Der Nachrichtensender meldete am Mittwoch unter Berufung auf Vertreter der Vereinten Nationen, Salih werde nach der für Mittwochabend in Riad geplanten Unterzeichnung einer Vereinbarung über einen Machtwechsel in die USA reisen. Dort lasse er sich medizinisch behandeln. Beobachter in der Region rechnen nicht damit, dass der 69-Jährige später in seine Heimat zurückkehren wird.

Salih war im Juni bei einem Attentatsversuch schwer verletzt worden. Anschließend wurde er in Saudi-Arabien behandelt, bevor er schließlich in den Jemen zurückkehrte.

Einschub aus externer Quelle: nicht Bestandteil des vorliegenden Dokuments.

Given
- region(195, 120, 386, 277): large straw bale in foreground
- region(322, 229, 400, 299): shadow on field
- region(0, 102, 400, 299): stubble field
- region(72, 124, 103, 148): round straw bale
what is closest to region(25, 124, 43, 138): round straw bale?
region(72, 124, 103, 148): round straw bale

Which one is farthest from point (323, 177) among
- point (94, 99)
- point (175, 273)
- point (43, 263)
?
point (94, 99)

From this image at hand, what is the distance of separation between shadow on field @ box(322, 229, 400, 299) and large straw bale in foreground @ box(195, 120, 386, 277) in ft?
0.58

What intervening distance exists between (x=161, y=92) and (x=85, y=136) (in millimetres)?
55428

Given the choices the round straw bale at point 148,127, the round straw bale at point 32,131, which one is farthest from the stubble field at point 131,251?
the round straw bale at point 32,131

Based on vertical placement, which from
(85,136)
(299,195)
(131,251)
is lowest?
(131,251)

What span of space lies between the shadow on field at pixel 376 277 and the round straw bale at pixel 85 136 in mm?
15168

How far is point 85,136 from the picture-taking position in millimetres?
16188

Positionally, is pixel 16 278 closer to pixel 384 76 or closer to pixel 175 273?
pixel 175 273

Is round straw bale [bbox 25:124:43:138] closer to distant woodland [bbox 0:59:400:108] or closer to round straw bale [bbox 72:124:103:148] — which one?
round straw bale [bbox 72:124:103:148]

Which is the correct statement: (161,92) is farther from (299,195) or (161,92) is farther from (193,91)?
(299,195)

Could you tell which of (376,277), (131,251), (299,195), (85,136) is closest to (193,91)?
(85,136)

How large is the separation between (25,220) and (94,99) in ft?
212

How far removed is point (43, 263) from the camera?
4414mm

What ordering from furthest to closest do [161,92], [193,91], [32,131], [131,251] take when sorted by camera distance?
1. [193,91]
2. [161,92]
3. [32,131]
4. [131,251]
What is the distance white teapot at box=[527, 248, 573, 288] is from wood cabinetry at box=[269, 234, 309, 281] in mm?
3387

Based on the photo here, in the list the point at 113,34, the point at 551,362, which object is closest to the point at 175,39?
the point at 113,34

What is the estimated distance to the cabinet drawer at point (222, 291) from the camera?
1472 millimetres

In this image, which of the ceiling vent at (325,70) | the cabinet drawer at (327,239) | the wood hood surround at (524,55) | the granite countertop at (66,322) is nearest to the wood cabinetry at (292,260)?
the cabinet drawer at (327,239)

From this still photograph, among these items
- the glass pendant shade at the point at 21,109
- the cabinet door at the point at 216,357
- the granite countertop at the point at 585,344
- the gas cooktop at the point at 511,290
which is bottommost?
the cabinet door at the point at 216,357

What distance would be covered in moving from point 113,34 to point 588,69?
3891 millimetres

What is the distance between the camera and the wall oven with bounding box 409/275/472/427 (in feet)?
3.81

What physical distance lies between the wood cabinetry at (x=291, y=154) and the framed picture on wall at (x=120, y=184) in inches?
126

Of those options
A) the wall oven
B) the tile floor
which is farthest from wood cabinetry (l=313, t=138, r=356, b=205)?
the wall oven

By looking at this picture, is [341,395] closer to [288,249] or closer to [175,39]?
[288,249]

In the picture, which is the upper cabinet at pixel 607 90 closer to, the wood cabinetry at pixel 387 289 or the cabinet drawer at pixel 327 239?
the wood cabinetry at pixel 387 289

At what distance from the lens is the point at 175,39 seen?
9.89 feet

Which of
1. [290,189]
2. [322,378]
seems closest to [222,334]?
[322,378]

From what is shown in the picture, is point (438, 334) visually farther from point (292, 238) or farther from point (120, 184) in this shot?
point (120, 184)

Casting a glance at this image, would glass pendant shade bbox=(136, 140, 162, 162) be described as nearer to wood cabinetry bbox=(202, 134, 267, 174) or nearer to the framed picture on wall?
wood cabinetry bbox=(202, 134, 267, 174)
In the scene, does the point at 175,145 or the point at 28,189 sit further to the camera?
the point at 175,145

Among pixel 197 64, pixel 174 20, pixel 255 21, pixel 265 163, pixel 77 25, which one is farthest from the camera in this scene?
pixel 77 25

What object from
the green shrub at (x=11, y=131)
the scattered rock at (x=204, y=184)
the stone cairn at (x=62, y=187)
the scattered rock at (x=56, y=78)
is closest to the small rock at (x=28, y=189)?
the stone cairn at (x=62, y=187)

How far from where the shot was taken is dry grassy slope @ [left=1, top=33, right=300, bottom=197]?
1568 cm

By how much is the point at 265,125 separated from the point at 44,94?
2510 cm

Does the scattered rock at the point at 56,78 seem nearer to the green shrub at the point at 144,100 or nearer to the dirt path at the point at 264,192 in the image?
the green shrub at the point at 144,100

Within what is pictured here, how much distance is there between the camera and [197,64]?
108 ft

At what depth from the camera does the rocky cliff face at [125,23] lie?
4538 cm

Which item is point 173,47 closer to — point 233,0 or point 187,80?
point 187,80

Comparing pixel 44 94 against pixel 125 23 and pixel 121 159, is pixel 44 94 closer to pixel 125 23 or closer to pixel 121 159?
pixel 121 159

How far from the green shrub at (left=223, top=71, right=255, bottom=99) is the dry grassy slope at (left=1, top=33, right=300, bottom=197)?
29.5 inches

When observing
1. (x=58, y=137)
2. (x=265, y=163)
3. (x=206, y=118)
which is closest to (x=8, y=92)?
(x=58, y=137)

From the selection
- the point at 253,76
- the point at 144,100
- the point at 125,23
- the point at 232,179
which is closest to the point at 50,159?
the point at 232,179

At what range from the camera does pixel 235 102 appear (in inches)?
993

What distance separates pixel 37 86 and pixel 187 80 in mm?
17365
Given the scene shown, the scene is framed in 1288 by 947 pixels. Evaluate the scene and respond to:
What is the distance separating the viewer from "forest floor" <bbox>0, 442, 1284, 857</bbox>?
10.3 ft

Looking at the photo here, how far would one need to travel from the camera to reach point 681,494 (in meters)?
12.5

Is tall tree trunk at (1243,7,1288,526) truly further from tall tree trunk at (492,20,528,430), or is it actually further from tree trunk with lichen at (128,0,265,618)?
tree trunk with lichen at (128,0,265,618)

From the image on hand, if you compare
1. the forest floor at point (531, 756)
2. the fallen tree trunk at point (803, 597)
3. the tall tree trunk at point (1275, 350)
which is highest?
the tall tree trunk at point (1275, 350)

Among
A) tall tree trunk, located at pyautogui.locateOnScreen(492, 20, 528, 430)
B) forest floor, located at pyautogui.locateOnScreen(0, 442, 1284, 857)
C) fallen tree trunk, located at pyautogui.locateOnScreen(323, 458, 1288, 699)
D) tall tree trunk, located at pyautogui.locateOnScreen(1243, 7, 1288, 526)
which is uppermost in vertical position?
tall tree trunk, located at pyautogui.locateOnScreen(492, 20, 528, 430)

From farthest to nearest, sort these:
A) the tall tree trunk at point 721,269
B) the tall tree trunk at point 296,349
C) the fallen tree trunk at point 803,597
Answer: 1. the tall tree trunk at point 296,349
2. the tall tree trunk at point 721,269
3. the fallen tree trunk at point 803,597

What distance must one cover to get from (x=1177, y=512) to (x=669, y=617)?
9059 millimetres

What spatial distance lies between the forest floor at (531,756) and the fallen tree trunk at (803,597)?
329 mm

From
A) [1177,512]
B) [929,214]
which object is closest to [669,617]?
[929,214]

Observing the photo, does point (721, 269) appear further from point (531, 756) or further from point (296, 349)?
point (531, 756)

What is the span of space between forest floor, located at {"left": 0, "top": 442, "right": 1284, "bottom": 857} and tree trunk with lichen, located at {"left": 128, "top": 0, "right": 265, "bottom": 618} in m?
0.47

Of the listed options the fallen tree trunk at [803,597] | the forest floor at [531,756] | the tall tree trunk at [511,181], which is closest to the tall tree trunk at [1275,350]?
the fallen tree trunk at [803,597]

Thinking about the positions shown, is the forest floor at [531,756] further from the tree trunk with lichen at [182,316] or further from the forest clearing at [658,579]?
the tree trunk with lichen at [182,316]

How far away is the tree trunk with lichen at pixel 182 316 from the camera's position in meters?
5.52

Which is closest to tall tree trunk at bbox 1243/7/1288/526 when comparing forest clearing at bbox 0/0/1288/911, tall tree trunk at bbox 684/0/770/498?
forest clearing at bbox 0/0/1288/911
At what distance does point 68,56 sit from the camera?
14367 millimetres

Salih und die Vorsitzenden mehrerer Oppositionsparteien waren am Mittwoch in der saudischen Hauptstadt Riad eingetroffen, wo die Vereinbarung unterzeichnet werden soll, die Salih und seiner Familie Straffreiheit zusichern. Das Dokument sieht die Bildung einer Übergangsregierung vor. 90 Tage nach Unterzeichnung des Dokuments soll im Jemen ein neuer Präsident gewählt werden. Salih, der seit 1978 an der Macht ist, steht unter Druck. Seit Februar wird im Jemen für den Sturz des Präsidenten demonstriert.